The man was due to stand trial over his alleged stabbing of a fellow inmate at the Thunder Bay Correctional Centre in 2012 but was instead released to his family after Fregeau’s decision came out.

After being charged in the stabbing incident, he was held in segregation for more than 1,500 days, spending 23 hours a day alone in a cell with the lights on.  

During the hearing, the judge heard from a number of expert witnesses, including Kelly Hannah-Moffat, a University of Toronto sociology professor and former director of the Centre of Criminology and Sociolegal Studies, who concluded that the inmate's treatment was beyond unacceptable, approaching “the level of torture.”

“I don’t know of any western democracy, or many of the countries in Europe and even South American institutions … that would tolerate this for … protracted periods of time,” the judge says in the decision, quoting Hannah-Moffat.

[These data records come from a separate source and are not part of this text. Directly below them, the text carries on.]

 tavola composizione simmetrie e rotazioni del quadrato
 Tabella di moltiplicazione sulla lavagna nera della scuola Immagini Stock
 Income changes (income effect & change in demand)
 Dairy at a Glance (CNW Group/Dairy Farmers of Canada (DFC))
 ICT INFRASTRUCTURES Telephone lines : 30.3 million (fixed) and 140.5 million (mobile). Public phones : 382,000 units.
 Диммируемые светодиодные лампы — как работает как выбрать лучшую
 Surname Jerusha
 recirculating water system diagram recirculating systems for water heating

"When exercising their statutory discretion in making segregation decisions regarding the accused, the complete and utter failure of correctional officials to properly balance the accused's Charter rights with the statutory objectives can only be described as profoundly unreasonable, unacceptable and intolerable," wrote Fregeau, who found that the treatment violated the defendant’s Charter rights under ss. 7, 9, 12, and 15.

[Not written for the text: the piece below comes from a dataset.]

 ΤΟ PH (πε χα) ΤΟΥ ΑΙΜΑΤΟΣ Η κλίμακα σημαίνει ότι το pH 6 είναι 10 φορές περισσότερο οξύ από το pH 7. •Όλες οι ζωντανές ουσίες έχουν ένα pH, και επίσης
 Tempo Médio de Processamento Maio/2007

“The breaches … have been found to be prolonged, abhorrent, egregious, and intolerable. It is against this factual backdrop that prejudice to the integrity of the justice system must be considered,” the judge said, noting that numerous officials and politicians knew of the man's segregation. 

“In listening to the evidence on this application, I was disturbed by the contrast in the demeanour of the expert witnesses on the one hand and the Ministry (of Community Safety and Correctional Services) witnesses on the other. As previously noted, all experts were demonstrably appalled by the state’s treatment of the accused over the span of four and one-half years,” Fregeau said.

By contrast, with the exception of a single whistleblowing corrections officer, “I did not observe a single note of contrition or regret during the testimony of the correctional witnesses who were largely responsible for detaining the accused in segregation under abhorrent conditions,” he added.

Webb says Fregeau’s decision strikes the right balance in detailing the failures at play in the case, and their effect.

“It’s not only a failure for the accused, but also for the deceased,” she says. “First-degree murder is the most serious charge you can face in the Criminal Code, but the Charter breaches were so serious that there won’t be a trial.”

Now she’s waiting to see how the impact of the ruling will reverberate through the province’s justice system, both in Thunder Bay and beyond.

“I haven’t heard of any disciplinary or employment action taken at the jail as a result of the case. You have to wonder if anyone has faced any consequences for what has happened,” Webb says. “Politics are at play here, but you have to hope that the government will impose some consequences for the failures at multiple levels, and enact substantial changes in the solitary confinement process.”

She cites a recent decision by Ontario Superior Court Justice Paul Perell ordering Correctional Service Canada to pay $20 million for placing thousands of mentally ill prisoners in involuntary solitary confinement.

In a statement on the case, Renu Mandhane, chief commissioner of the Ontario Human Rights Commission (OHRC), called the Thunder Bay case a classic example of why the practice of segregation should be eliminated.

“It is now abundantly clear that Ontario’s continued use of segregation undermines both human rights and the administration of justice,” she wrote. “In light of the emerging consensus, Ontario should heed the OHRC’s early warnings about the danger of this inhumane practice and commit to eliminating segregation.

"At the very least, requiring external and independent oversight, including judicial review of segregation decisions, would assure the public that vulnerable people held in segregation will not ‘disappear,’ swallowed up by a vast and ineffective bureaucracy.”